- [Provided data]:
-.-.-

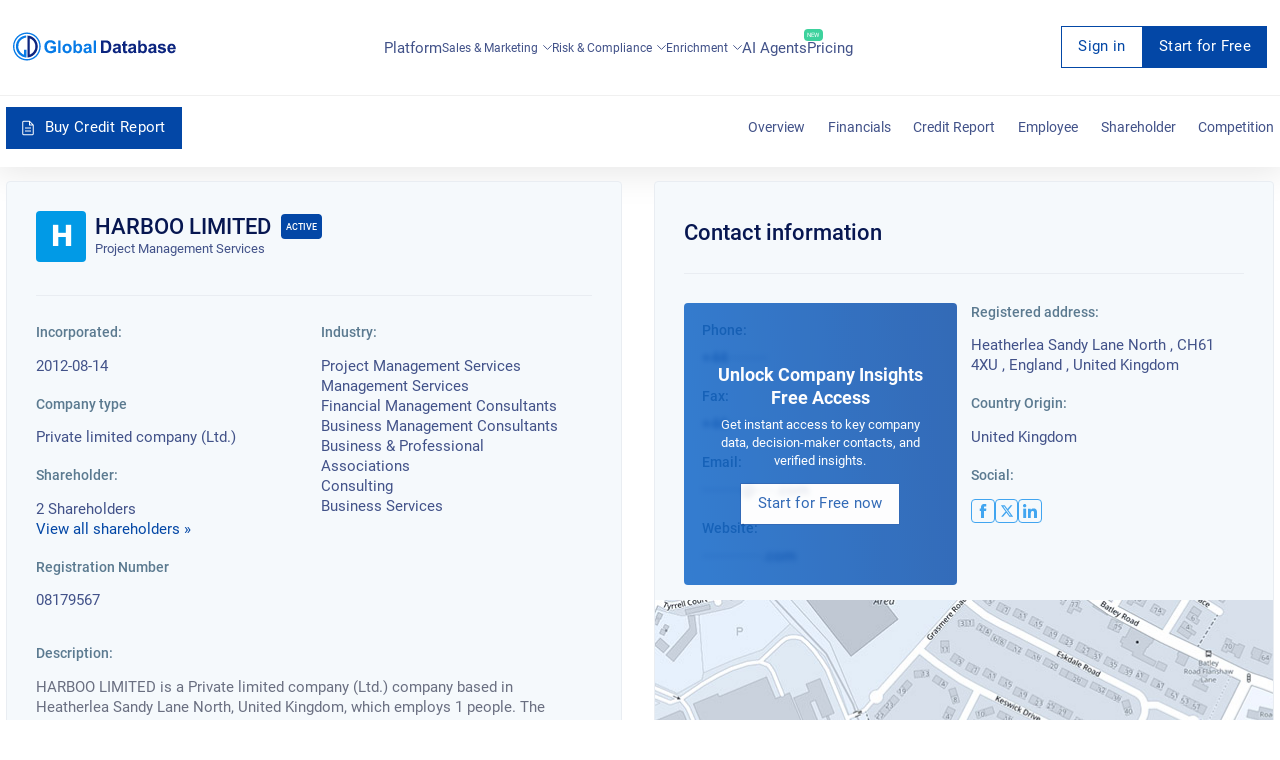

--- FILE ---
content_type: text/html; charset=utf-8
request_url: https://overlead.net/api/image/info
body_size: -118
content:
v1z314424827ai7f04sbwgg87zquuficyyyjod46x3lw5pfyie1edz9bfjmbg9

-.-.-

- [Activity]:
What is needed is every record above, returned exactly, with the pictures omitted.

- [Reply to the exercise]:
--- FILE ---
content_type: text/html; charset=utf-8
request_url: https://overlead.net/api/image/info
body_size: -118
content:
v1z314424827ai7f04sbwgg87zquuficyyyjod46x3lw5pfyie1edz9bfjmbg9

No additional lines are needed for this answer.